Un tel scénario provoquerait une crise sans précédent, impactant l’agriculture irriguée et menaçant la sécurité alimentaire de toute la région. Ce passage du sabotage routier à la destruction d’infrastructures énergétiques majeures montre une escalade que l’armée et ses alliés peinent à contenir efficacement.

Un gouvernement face à ses responsabilités

Le régime de transition et ses partenaires russes se retrouvent aujourd’hui acculés. Les promesses de reconquête totale du territoire se heurtent à la destruction méthodique des services de base.
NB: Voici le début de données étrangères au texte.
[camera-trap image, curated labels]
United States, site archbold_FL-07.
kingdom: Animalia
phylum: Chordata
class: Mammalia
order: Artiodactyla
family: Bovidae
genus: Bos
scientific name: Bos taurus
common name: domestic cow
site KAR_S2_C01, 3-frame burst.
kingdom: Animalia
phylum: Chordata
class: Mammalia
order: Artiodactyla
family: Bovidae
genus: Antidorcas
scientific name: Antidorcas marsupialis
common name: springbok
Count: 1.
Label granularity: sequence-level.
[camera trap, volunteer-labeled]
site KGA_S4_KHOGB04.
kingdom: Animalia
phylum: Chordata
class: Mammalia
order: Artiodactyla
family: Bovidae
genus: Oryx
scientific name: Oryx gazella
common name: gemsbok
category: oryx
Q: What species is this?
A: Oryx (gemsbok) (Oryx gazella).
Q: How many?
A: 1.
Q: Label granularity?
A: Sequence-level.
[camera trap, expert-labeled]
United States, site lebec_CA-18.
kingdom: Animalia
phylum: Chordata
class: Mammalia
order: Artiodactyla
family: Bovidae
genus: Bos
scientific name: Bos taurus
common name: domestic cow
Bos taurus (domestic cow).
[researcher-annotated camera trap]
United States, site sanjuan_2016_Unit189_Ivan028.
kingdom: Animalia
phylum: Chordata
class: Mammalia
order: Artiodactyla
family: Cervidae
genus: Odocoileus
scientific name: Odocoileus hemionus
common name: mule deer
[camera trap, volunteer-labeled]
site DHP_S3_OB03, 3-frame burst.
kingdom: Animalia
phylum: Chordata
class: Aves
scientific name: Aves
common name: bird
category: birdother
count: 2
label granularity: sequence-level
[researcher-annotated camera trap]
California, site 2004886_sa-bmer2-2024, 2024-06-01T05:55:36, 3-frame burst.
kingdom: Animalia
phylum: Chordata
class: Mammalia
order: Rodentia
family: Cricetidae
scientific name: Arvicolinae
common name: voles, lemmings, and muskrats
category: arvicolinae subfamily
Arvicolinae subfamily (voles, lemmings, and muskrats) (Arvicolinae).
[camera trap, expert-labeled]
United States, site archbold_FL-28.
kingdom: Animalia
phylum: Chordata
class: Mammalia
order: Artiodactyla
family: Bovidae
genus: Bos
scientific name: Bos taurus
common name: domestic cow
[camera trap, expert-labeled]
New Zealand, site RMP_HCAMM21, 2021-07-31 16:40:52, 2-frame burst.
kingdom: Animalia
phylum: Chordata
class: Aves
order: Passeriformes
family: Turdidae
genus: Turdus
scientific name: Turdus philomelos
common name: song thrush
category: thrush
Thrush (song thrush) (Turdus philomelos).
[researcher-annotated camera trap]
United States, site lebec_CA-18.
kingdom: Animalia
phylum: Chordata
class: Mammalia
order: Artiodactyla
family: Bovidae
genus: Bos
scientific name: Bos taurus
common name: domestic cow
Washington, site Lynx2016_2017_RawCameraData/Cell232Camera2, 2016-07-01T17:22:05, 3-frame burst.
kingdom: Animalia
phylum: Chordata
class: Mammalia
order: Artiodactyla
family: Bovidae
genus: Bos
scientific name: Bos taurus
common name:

Le coût élevé de l’engagement de l’Africa Corps ne semble pas garantir la sécurité des infrastructures essentielles du pays.

L’urgence n’est plus à la communication triomphale, mais à la sécurisation réelle des points stratégiques. Si les barrages venaient à être touchés, la crédibilité de l’État s’effondrerait. Les citoyens de Bamako n’attendent plus des discours sur la souveraineté, mais des solutions concrètes pour retrouver l’accès à l’eau, à l’électricité et à une sécurité effective.